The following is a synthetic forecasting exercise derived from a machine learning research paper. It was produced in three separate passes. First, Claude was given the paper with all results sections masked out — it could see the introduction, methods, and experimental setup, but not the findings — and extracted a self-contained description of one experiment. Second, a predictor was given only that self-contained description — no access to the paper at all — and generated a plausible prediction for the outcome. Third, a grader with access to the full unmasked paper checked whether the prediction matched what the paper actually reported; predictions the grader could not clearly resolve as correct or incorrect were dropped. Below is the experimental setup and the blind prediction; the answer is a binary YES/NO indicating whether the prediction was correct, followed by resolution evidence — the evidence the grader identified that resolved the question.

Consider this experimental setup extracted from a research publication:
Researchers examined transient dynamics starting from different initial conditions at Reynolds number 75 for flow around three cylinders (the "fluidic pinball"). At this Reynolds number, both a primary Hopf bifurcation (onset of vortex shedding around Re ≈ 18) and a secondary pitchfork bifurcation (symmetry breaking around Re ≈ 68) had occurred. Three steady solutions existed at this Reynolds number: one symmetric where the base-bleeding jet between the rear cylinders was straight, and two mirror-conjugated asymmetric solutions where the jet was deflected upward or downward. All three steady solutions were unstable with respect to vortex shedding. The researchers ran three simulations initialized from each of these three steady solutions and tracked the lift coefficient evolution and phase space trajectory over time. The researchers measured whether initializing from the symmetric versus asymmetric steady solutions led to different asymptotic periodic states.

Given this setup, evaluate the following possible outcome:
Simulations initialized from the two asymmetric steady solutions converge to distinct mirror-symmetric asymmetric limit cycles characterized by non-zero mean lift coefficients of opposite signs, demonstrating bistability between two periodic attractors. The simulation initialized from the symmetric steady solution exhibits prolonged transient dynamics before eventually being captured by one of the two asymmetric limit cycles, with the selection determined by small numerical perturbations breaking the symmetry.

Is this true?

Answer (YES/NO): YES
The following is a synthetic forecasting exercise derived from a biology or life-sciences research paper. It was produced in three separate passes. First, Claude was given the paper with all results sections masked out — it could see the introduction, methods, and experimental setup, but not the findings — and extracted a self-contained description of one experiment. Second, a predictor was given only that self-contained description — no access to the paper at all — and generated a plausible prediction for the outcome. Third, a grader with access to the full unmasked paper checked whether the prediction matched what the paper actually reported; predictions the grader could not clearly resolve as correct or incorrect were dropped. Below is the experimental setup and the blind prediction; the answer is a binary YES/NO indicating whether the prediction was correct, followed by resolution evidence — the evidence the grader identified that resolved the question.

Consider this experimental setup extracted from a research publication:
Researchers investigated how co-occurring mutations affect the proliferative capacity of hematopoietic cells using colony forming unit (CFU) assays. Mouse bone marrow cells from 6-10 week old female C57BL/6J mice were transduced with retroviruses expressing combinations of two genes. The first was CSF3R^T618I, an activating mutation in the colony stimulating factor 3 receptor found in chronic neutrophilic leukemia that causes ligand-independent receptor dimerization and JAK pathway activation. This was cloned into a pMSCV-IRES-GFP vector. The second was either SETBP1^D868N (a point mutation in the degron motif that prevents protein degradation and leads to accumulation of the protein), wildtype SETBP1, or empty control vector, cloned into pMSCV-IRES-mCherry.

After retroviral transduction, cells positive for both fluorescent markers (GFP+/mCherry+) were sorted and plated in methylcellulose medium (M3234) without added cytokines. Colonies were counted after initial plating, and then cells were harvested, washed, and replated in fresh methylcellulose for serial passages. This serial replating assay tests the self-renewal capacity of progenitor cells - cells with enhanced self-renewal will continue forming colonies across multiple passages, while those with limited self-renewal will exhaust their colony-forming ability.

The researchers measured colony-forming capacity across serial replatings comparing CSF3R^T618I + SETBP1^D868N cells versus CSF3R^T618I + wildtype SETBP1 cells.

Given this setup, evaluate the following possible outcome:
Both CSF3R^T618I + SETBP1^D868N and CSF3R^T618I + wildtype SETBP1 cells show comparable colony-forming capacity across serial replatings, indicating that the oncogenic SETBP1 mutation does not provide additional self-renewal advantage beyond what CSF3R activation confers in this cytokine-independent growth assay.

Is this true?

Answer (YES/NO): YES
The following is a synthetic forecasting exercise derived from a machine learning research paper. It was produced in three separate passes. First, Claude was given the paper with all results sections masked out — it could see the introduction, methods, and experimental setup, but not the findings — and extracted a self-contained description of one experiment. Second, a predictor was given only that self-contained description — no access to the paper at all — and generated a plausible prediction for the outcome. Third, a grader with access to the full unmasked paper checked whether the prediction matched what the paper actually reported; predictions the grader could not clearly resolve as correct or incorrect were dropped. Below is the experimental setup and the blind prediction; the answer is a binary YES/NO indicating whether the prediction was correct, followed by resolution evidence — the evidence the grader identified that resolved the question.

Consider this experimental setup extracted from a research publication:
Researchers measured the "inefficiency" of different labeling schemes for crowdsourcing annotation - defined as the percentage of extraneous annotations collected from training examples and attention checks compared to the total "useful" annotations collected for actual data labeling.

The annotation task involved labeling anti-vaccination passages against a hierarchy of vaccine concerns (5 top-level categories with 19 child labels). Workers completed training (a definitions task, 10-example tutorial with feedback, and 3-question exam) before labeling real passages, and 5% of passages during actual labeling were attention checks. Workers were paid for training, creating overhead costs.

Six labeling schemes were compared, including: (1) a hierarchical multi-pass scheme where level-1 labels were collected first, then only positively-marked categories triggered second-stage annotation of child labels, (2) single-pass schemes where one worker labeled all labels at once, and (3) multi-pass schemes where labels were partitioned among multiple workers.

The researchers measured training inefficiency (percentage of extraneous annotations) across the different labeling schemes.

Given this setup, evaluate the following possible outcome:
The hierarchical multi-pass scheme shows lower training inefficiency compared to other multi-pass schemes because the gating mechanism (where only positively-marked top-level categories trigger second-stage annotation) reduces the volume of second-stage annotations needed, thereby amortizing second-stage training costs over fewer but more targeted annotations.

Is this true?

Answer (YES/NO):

------------------------------------------------

*Task prompt*
Please restate the records in full, word for word.

*Final answer*
The following is a synthetic forecasting exercise derived from a machine learning research paper. It was produced in three separate passes. First, Claude was given the paper with all results sections masked out — it could see the introduction, methods, and experimental setup, but not the findings — and extracted a self-contained description of one experiment. Second, a predictor was given only that self-contained description — no access to the paper at all — and generated a plausible prediction for the outcome. Third, a grader with access to the full unmasked paper checked whether the prediction matched what the paper actually reported; predictions the grader could not clearly resolve as correct or incorrect were dropped. Below is the experimental setup and the blind prediction; the answer is a binary YES/NO indicating whether the prediction was correct, followed by resolution evidence — the evidence the grader identified that resolved the question.

Consider this experimental setup extracted from a research publication:
Researchers examined transient dynamics starting from different initial conditions at Reynolds number 75 for flow around three cylinders (the "fluidic pinball"). At this Reynolds number, both a primary Hopf bifurcation (onset of vortex shedding around Re ≈ 18) and a secondary pitchfork bifurcation (symmetry breaking around Re ≈ 68) had occurred. Three steady solutions existed at this Reynolds number: one symmetric where the base-bleeding jet between the rear cylinders was straight, and two mirror-conjugated asymmetric solutions where the jet was deflected upward or downward. All three steady solutions were unstable with respect to vortex shedding. The researchers ran three simulations initialized from each of these three steady solutions and tracked the lift coefficient evolution and phase space trajectory over time. The researchers measured whether initializing from the symmetric versus asymmetric steady solutions led to different asymptotic periodic states.

Given this setup, evaluate the following possible outcome:
Simulations initialized from the two asymmetric steady solutions converge to distinct mirror-symmetric asymmetric limit cycles characterized by non-zero mean lift coefficients of opposite signs, demonstrating bistability between two periodic attractors. The simulation initialized from the symmetric steady solution exhibits prolonged transient dynamics before eventually being captured by one of the two asymmetric limit cycles, with the selection determined by small numerical perturbations breaking the symmetry.

Is this true?

Answer (YES/NO): YES
The following is a synthetic forecasting exercise derived from a biology or life-sciences research paper. It was produced in three separate passes. First, Claude was given the paper with all results sections masked out — it could see the introduction, methods, and experimental setup, but not the findings — and extracted a self-contained description of one experiment. Second, a predictor was given only that self-contained description — no access to the paper at all — and generated a plausible prediction for the outcome. Third, a grader with access to the full unmasked paper checked whether the prediction matched what the paper actually reported; predictions the grader could not clearly resolve as correct or incorrect were dropped. Below is the experimental setup and the blind prediction; the answer is a binary YES/NO indicating whether the prediction was correct, followed by resolution evidence — the evidence the grader identified that resolved the question.

Consider this experimental setup extracted from a research publication:
Researchers investigated how co-occurring mutations affect the proliferative capacity of hematopoietic cells using colony forming unit (CFU) assays. Mouse bone marrow cells from 6-10 week old female C57BL/6J mice were transduced with retroviruses expressing combinations of two genes. The first was CSF3R^T618I, an activating mutation in the colony stimulating factor 3 receptor found in chronic neutrophilic leukemia that causes ligand-independent receptor dimerization and JAK pathway activation. This was cloned into a pMSCV-IRES-GFP vector. The second was either SETBP1^D868N (a point mutation in the degron motif that prevents protein degradation and leads to accumulation of the protein), wildtype SETBP1, or empty control vector, cloned into pMSCV-IRES-mCherry.

After retroviral transduction, cells positive for both fluorescent markers (GFP+/mCherry+) were sorted and plated in methylcellulose medium (M3234) without added cytokines. Colonies were counted after initial plating, and then cells were harvested, washed, and replated in fresh methylcellulose for serial passages. This serial replating assay tests the self-renewal capacity of progenitor cells - cells with enhanced self-renewal will continue forming colonies across multiple passages, while those with limited self-renewal will exhaust their colony-forming ability.

The researchers measured colony-forming capacity across serial replatings comparing CSF3R^T618I + SETBP1^D868N cells versus CSF3R^T618I + wildtype SETBP1 cells.

Given this setup, evaluate the following possible outcome:
Both CSF3R^T618I + SETBP1^D868N and CSF3R^T618I + wildtype SETBP1 cells show comparable colony-forming capacity across serial replatings, indicating that the oncogenic SETBP1 mutation does not provide additional self-renewal advantage beyond what CSF3R activation confers in this cytokine-independent growth assay.

Is this true?

Answer (YES/NO): YES
The following is a synthetic forecasting exercise derived from a machine learning research paper. It was produced in three separate passes. First, Claude was given the paper with all results sections masked out — it could see the introduction, methods, and experimental setup, but not the findings — and extracted a self-contained description of one experiment. Second, a predictor was given only that self-contained description — no access to the paper at all — and generated a plausible prediction for the outcome. Third, a grader with access to the full unmasked paper checked whether the prediction matched what the paper actually reported; predictions the grader could not clearly resolve as correct or incorrect were dropped. Below is the experimental setup and the blind prediction; the answer is a binary YES/NO indicating whether the prediction was correct, followed by resolution evidence — the evidence the grader identified that resolved the question.

Consider this experimental setup extracted from a research publication:
Researchers measured the "inefficiency" of different labeling schemes for crowdsourcing annotation - defined as the percentage of extraneous annotations collected from training examples and attention checks compared to the total "useful" annotations collected for actual data labeling.

The annotation task involved labeling anti-vaccination passages against a hierarchy of vaccine concerns (5 top-level categories with 19 child labels). Workers completed training (a definitions task, 10-example tutorial with feedback, and 3-question exam) before labeling real passages, and 5% of passages during actual labeling were attention checks. Workers were paid for training, creating overhead costs.

Six labeling schemes were compared, including: (1) a hierarchical multi-pass scheme where level-1 labels were collected first, then only positively-marked categories triggered second-stage annotation of child labels, (2) single-pass schemes where one worker labeled all labels at once, and (3) multi-pass schemes where labels were partitioned among multiple workers.

The researchers measured training inefficiency (percentage of extraneous annotations) across the different labeling schemes.

Given this setup, evaluate the following possible outcome:
The hierarchical multi-pass scheme shows lower training inefficiency compared to other multi-pass schemes because the gating mechanism (where only positively-marked top-level categories trigger second-stage annotation) reduces the volume of second-stage annotations needed, thereby amortizing second-stage training costs over fewer but more targeted annotations.

Is this true?

Answer (YES/NO):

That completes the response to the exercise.